Produzindo com qualidade
Valdeir Martins, produtor da região de Londrina, se destaca na atividade. Especializado na produção e comercialização de leite do tipo A, seus índices de CBT e CCS são muito abaixo do que é permitido pela legislação. Segundo ele, a exigência, em termos de qualidade para esse tipo de produto, é elevada. Para chegar a um produto de qualidade precisou de um sistema de manejo adequado e investir em tecnologia.
Com 70 animais em produção, Martins chega a coletar 1,1 mil litros de leite por dia em um espaço de 23 hectares. Hoje, segundo ele, o padrão de CBT da sua propriedade para o leite cru, por exemplo, é de 100 mil unidades por mililitro (ml), abaixo do limite máximo tolerável atualmente de 750 mil - que será baixado para 100 mil. O índice de CCS está em torno de 100 mil células por ml. O limite padrão é de 750 mil e vai baixar para 400 mil.
Porém, Martins se diz preocupado com essas reduções, principalmente no que diz respeito ao CCS. ''Apesar de estarmos dentro das normas, ficamos preocupados, pois se acontecer alguma coisa, como uma rachadura na teteira, esses índices podem subir. Nossa margem de erro terá que ser menor'', explica.
Para garantir os bons índices conquistados, todo o processo de ordenha obedece aos critérios exigidos pela legislação. ''Nosso sistema começa com a esterilização da sala de ordenha. Logo após, iniciamos a lavagem do teto com água de boa qualidade e enxugamos com papel descartável. Inserimos uma solução clorada e previamente limpamos os equipamentos com produtos específicos. Higiene é fundamental em todo o processo'', aponta o produtor, lembrando dos cuidados com os equipamentos.
Mesmo estando tranquilo quanto às novas normas, Martins diz que a mudança proposta pelo governo foi muito brusca e gera preocupações no setor. Segundo ele, o atual padrão brasileiro é baseado no americano e o que deverá ser estabelecido daqui a alguns meses é o europeu. Ele acredita que essa mudança irá prejudicar o produtor e poucos conseguirão atingir a meta, já que o leite de qualidade demanda investimentos.

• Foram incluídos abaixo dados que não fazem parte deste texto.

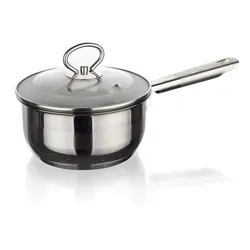 BANQUET Matte New Line A03041 Kochtopf Ø 16 cm - 1,5 Liter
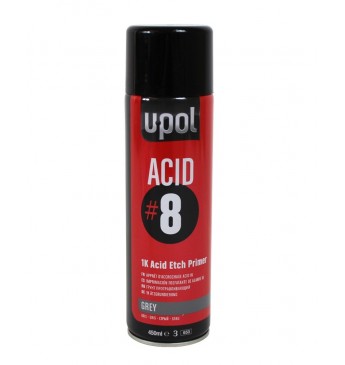 ACID#8 Roostekrunt HALL SPRAY 450ml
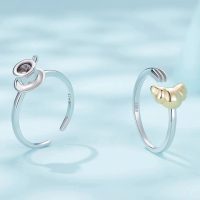 Anillos de Café y Croissant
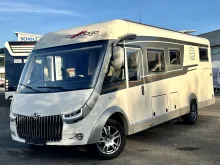 Fahrzeugbild Carthago chic c-line I 4.9 LE L Hubstützen+Luftfederung+18"ORC #5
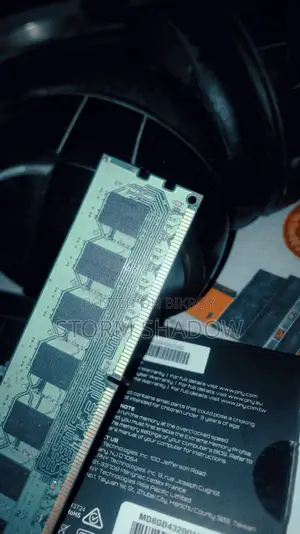 DDR3 4GB RAM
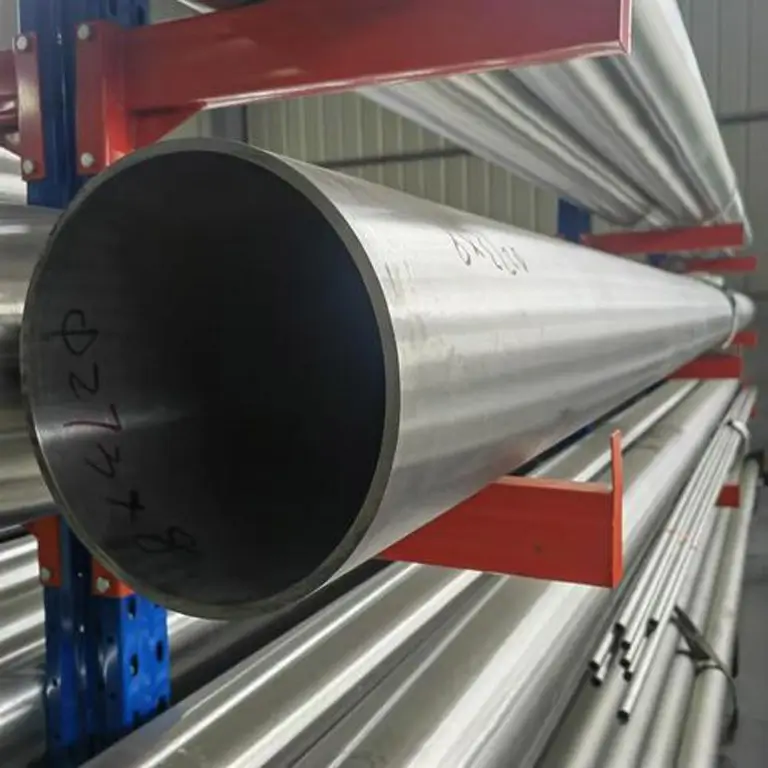 Titanium alloy tubes and fittings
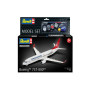 Boeing 737-800 Turkish Airlines Set complet - 1/144 - REVELL 63772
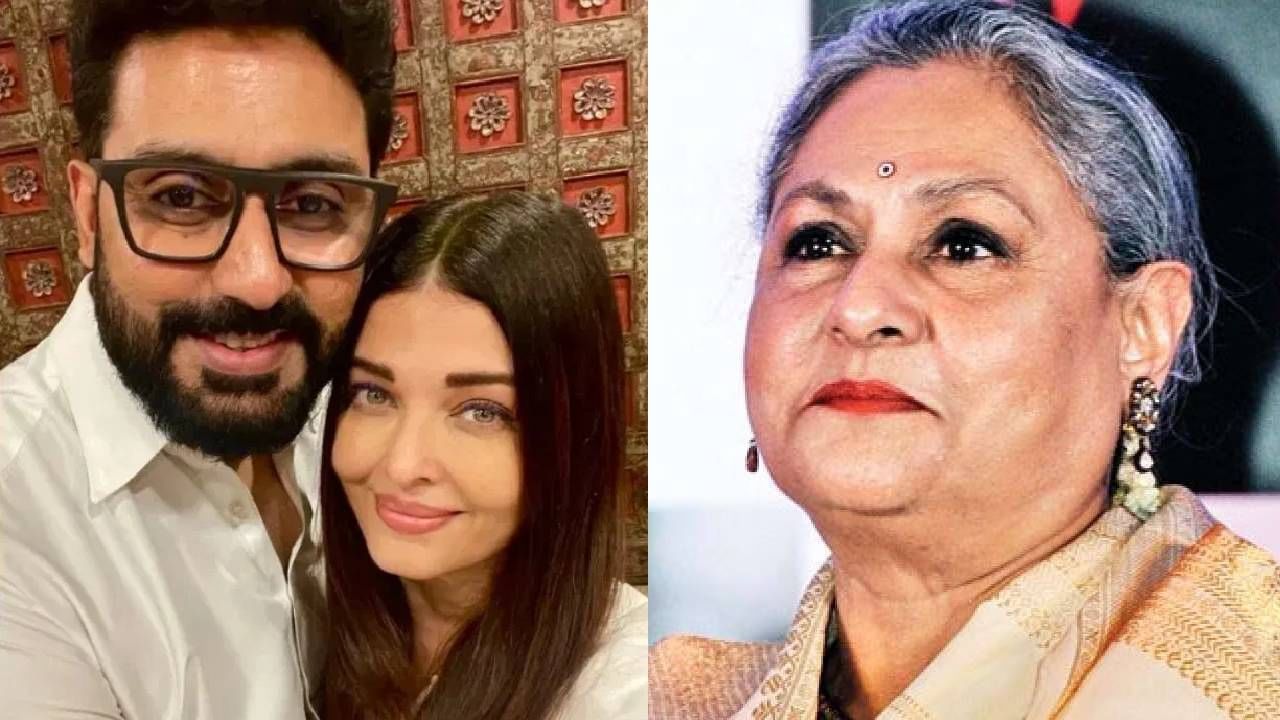 jaya bachchan and aishwarya rai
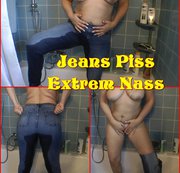 SweetSusiNRW – Jeans Piss extrem Nass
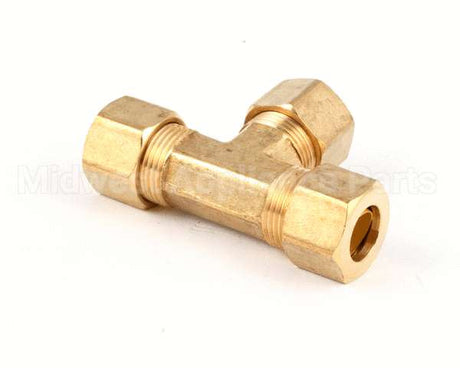 175541 Duke Tee,3/8Compression Fttg 164C-6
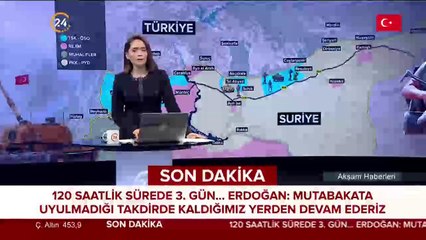 Suriye'nin kuzeyinden çekilen ABD askerlerin akıbeti belli oldu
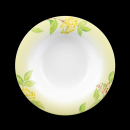 Villeroy & Boch Green Garland Rim Soup Bowl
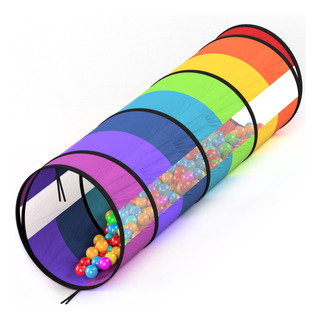 Playz Túnel De Juego Para Niños Para Niños Pequeños De 1 A 3 Playz Túnel De Juego Para Niños Para Niños Pequeños De 1 A 3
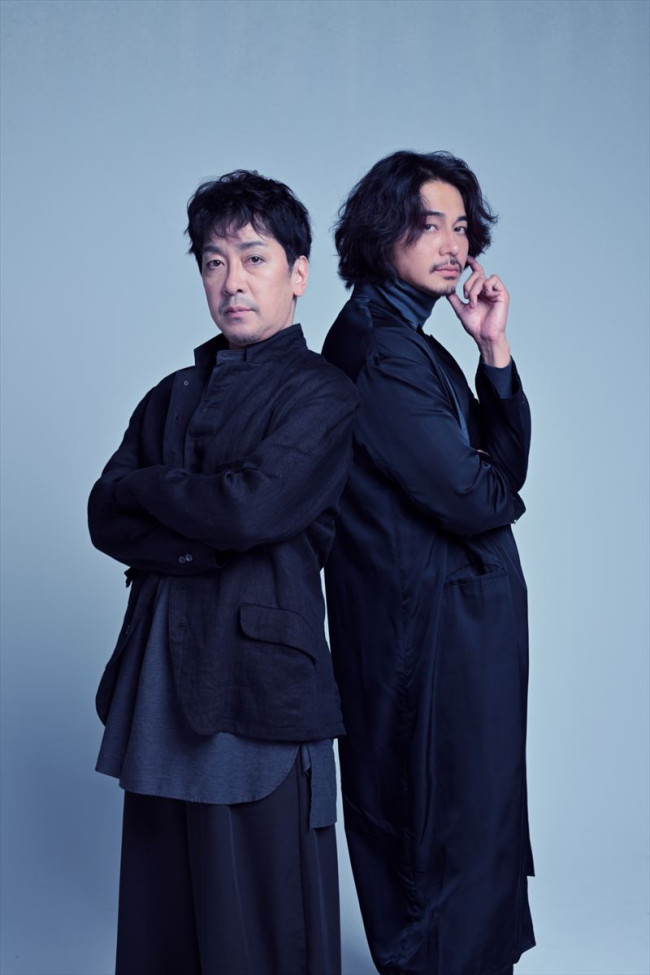 舞台『ハムレット、冬の旅 HAMLET’S WINTER』東出昌大・栗原英雄インタビュー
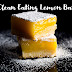 Clean Eating Lemon Bars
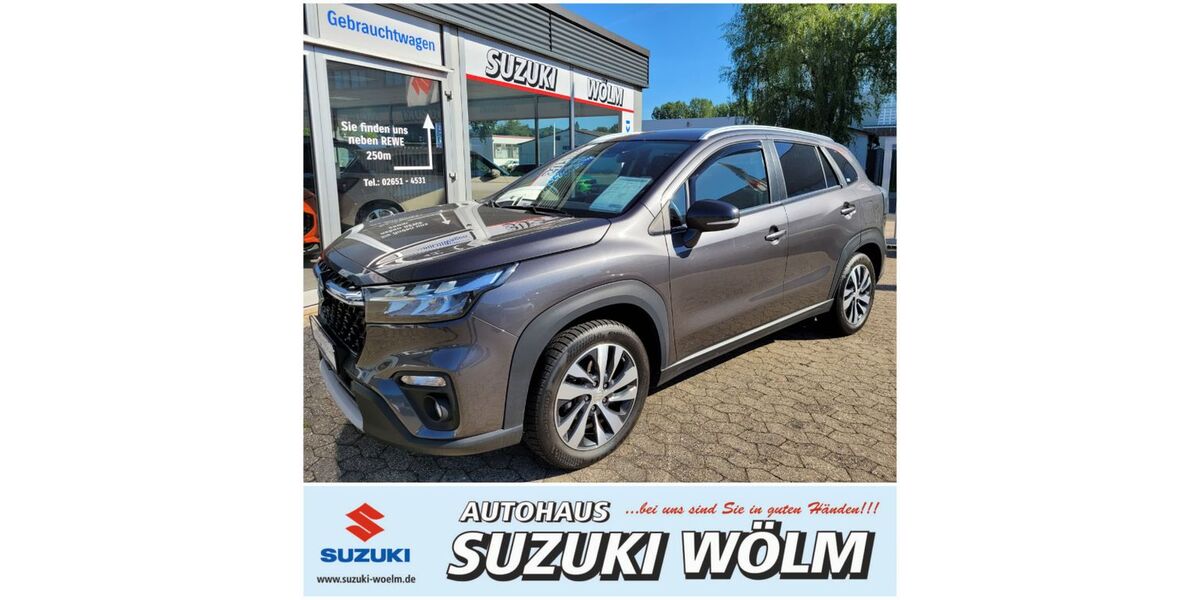 Suzuki (SX4) S-Cross 23.780 km 25.950 &euro; Mayen 56727
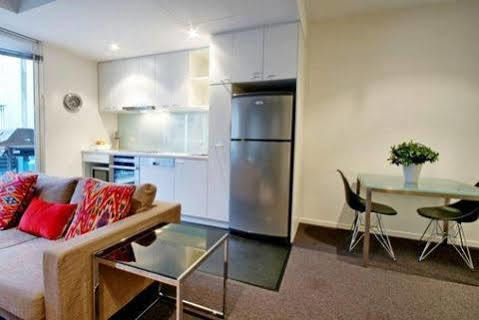Boutique Stays - Zinc Views 501 Melbourne Exteriör bild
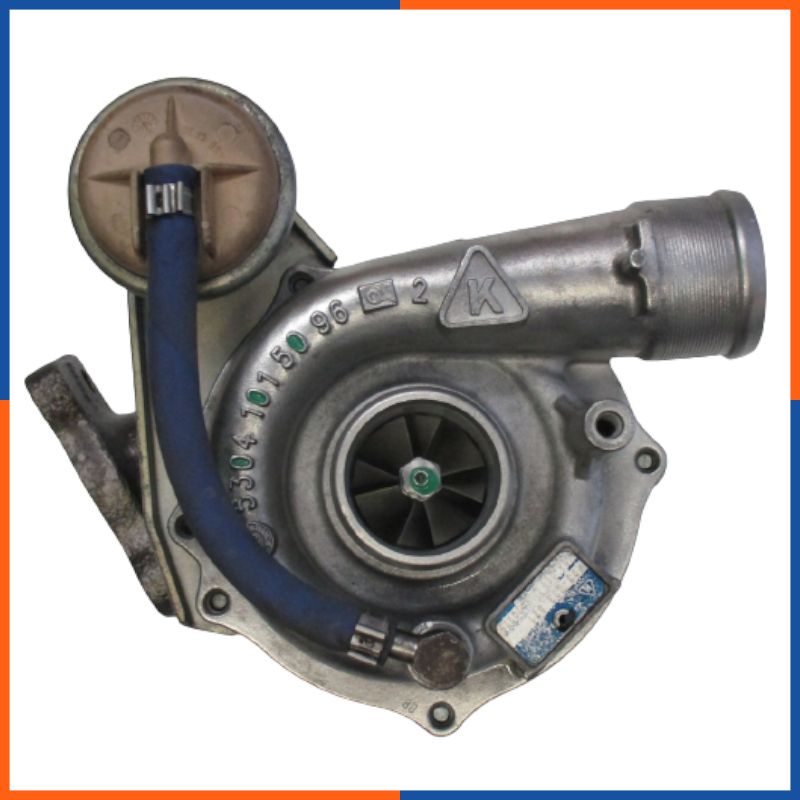 Turbocompresseur pour CITROËN | 5303-970-0009, 5303-971-0009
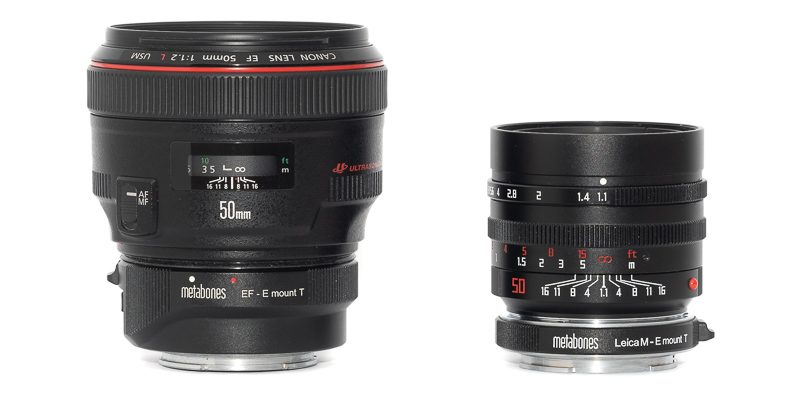 review canon ef 50mm 1.2 l usm 1.2l lens contrast resolution m10 42mp 24mp 61mp m6 analogue contrast bokeh vignetting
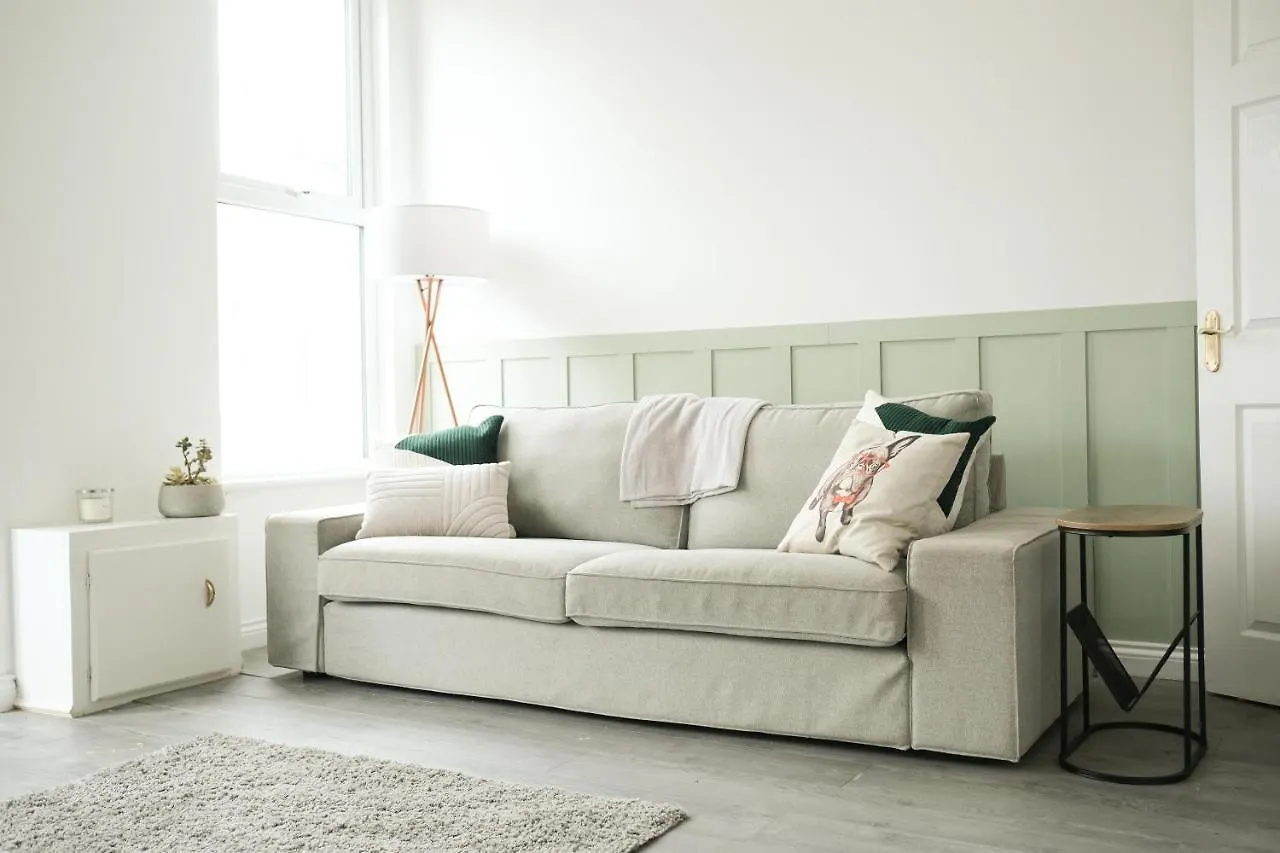 Eia Street Apartments 벨파스트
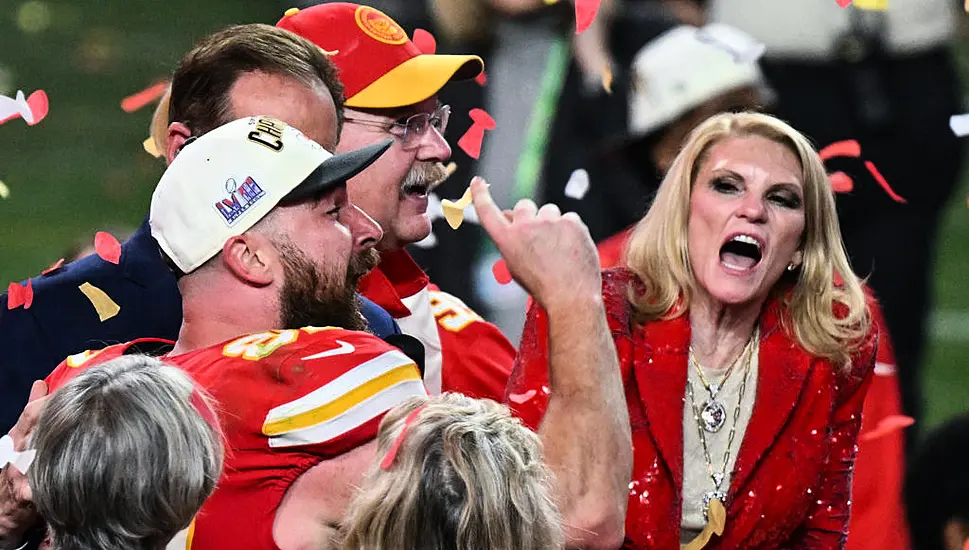 Travis Kelce Admits His Super Bowl Clash With Coach Andy Reid Was ‘Unacceptable’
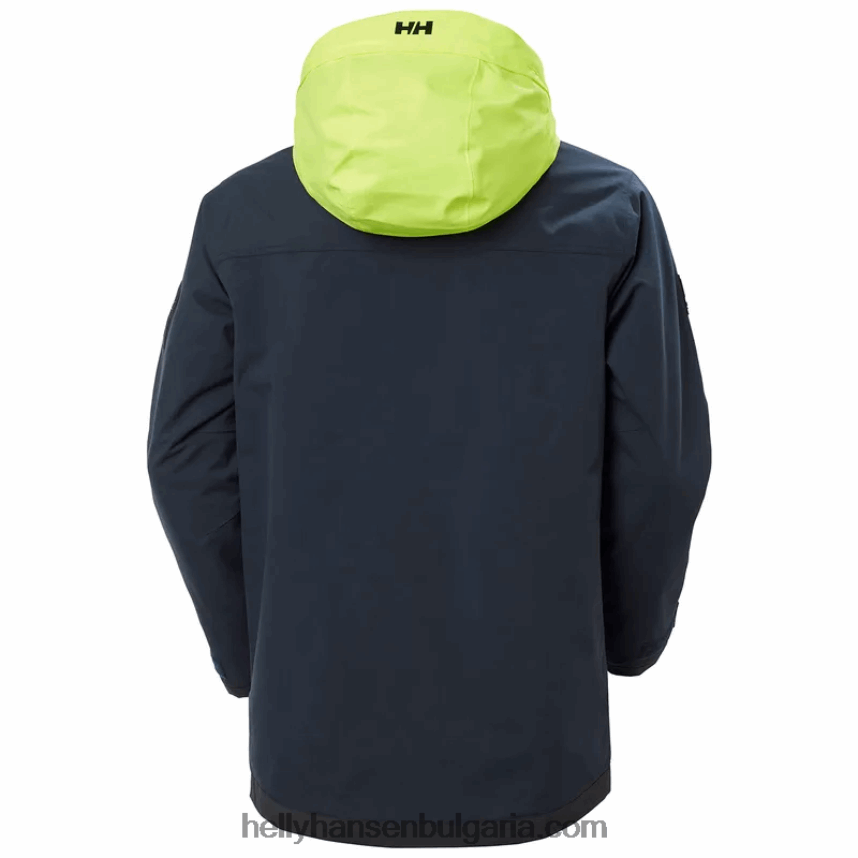 мъже мъжко яке за арктичен океан 80V22D42 военноморски флот Helly-Hansen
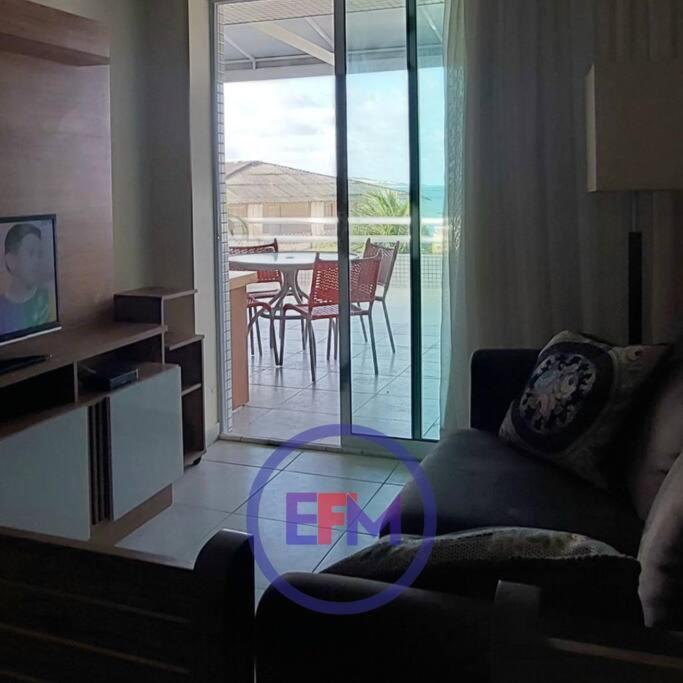 Flat Varandas Ponta Negra-Efm408 Натал Екстер'єр фото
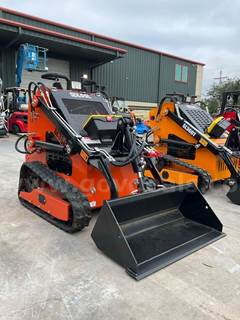 NEVER USED 2026 STAND ON SKID STEER LOADER MODEL 36C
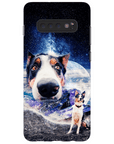 'Doggo in Space' Personalized Phone Case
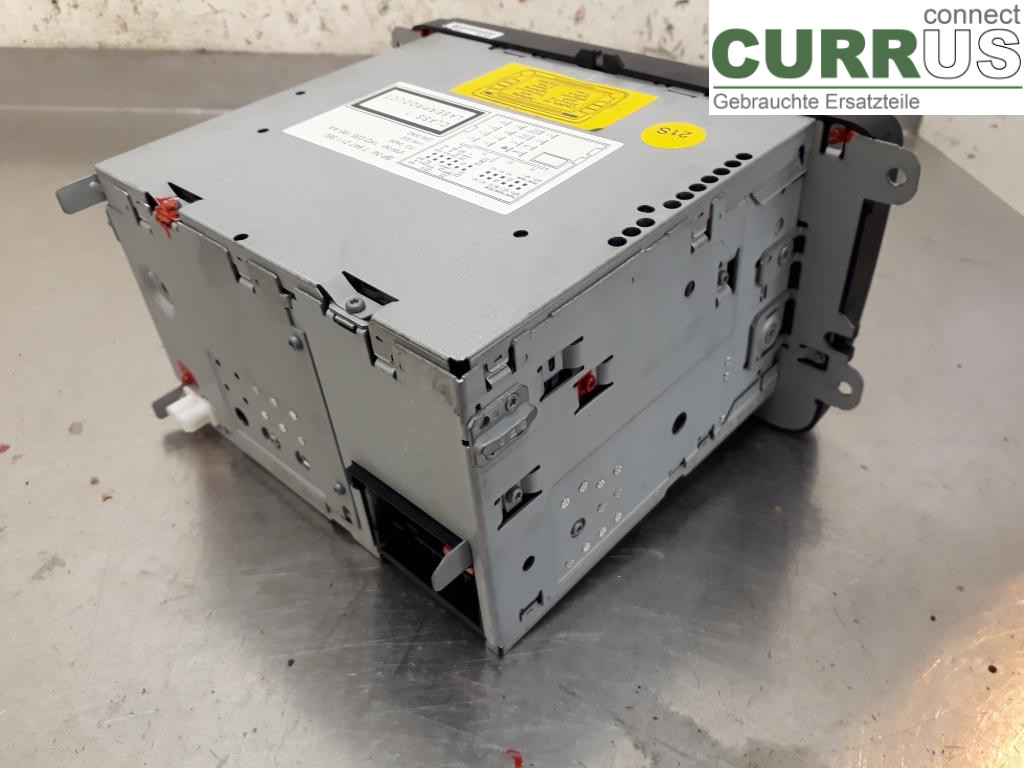 VW TIGUAN 07-16 Radio CD / Multimedia panel  CBAB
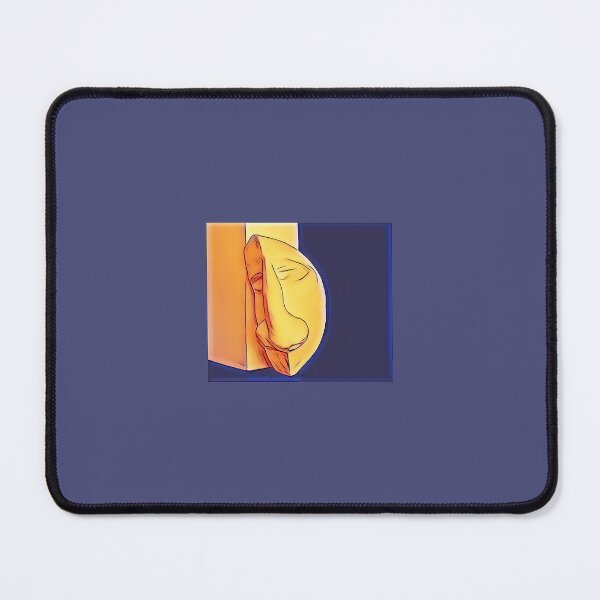 Item preview, Face Against the Wall designed and sold by Hedstudio.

O produtor completa que o custo de produção de um leite comum, tipo B ou pasteurizado (antigo leite C) e longa vida, gira em torno de R$ 0,85 o litro. ''Muitas vezes ele recebe do mercado a R$ 0,80/l'', indaga. Martins completa que com os preços baixos, o produtor deixa de investir em qualidade. ''O Brasil devia diminuir gradativamente esses índices. O governo americano já quis se basear no padrão europeu, mas os produtores protestaram e não deixaram a medida ser implantada'', aponta.
Apesar de ter a sua própria indústria, Martins, que vende seus produtos nas panificadoras da região, reforça que outro problema que pode ocorrer com as mudanças da IN 51 é a possível pressão por parte das indústrias para baixar ainda mais os preços pagos aos produtores, alegando que a qualidade não está satisfatória. ''Hoje, para um produtor de leite comum sobreviver, o mínimo que deve receber é R$ 1,20''.
Por conta disso, Martins optou por produzir leite tipo A. Hoje, seu custo de produção gira em torno de R$ 1 o litro, mas chega a vender a R$ 1,80. ''Conseguir esses resultados não foi uma tarefa fácil. Houve um investimento pesado na minha pequena indústria'', afirma. O produtor explica que uma estrutura inicial para a produção de leite tipo A não fica por menos de R$ 1 milhão. (R.M.)